Oczywiście, była przecież Susan Hopkins. Zostawił ją z Edem, Brenną i Bergiem. To zdolni ludzie, zwłaszcza Ed. Jednak dopóki Luke żył, powinien być z nimi.

Miał ochotę krzyczeć.

Podszedł do ławki i usiadł. Nie minęła minuta, a jeden z zatrzymanych wstał z ławki po przeciwnej stronie i podszedł do Luke'a. Był to duży umięśniony młody człowiek w koszulce z „Chicago Bulls”. Na głowie miał szaleńczo splątane afro. Kiedy się uśmiechnął, było widać, że jeden z jego przednich zębów jest złoty.

Przykucnął przed Lukiem.

– Siemasz, brachu, wszystko w porządku?

Przez pomieszczenie przebiegł cichy chichot.

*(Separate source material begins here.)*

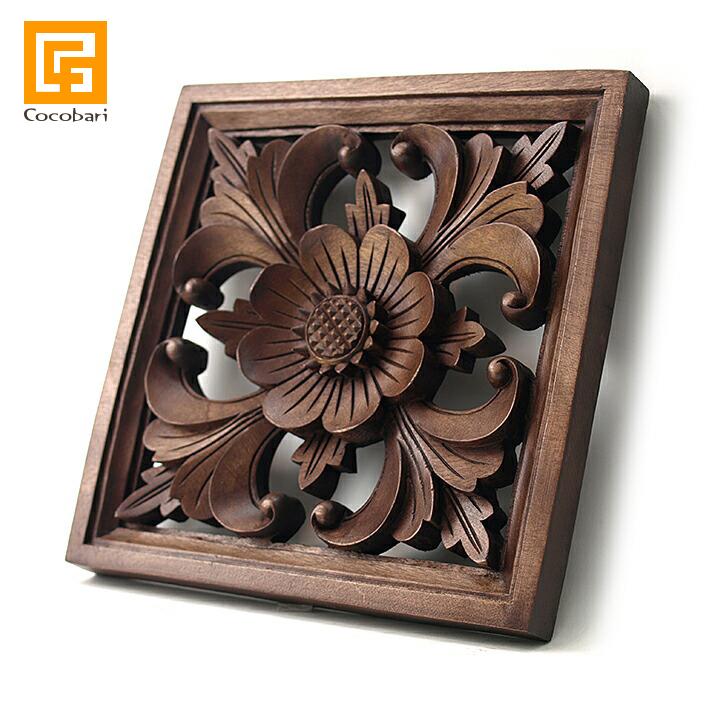 枠付き木彫りのレリーフ(お花) 【 アジアン バリ 木製 ウッドレリーフ 壁掛け 壁飾り お花 バリ島 】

Luke spojrzał na niego. – Dziś zmarł prezydent. Brachu.

Chłopak kiwnął głową. – Słyszałem o tym. Nie bardzo mnie to obchodzi. Nie głosowałem na niego.

Luke wzruszył ramionami. – Mogę coś dla ciebie zrobić?

Chłopak wskazał podbródkiem. – Zauważyłem twoje buty. Ładne.

Teraz Luke kiwnął głową. – To prawda. Są ładne. Dostałem je od żony na ostatnie Boże Narodzenie.

– Co to za marka?

– Ferragamo. Myślę, że dała za nie jakieś sześćset dolców. Moja żona lubi kupować mi ładne rzeczy. Wie, że sam nigdy bym ich sobie nie kupił.

– Daj mi je – powiedział młody człowiek.

Luke potrząsnął głową. – Nie mogę. Mam do nich sentyment. Poza tym raczej nie będą na ciebie pasować.

– Chcę je.

Luke rozejrzał się po celi. Wszystkie pary oczu były zwrócone na niego. Domyślał się, że dla kogoś taka sytuacja może być przerażająca i pełna napięcia.

– Lepiej usiądź – odpowiedział. – Nie jestem teraz w dobrym nastroju.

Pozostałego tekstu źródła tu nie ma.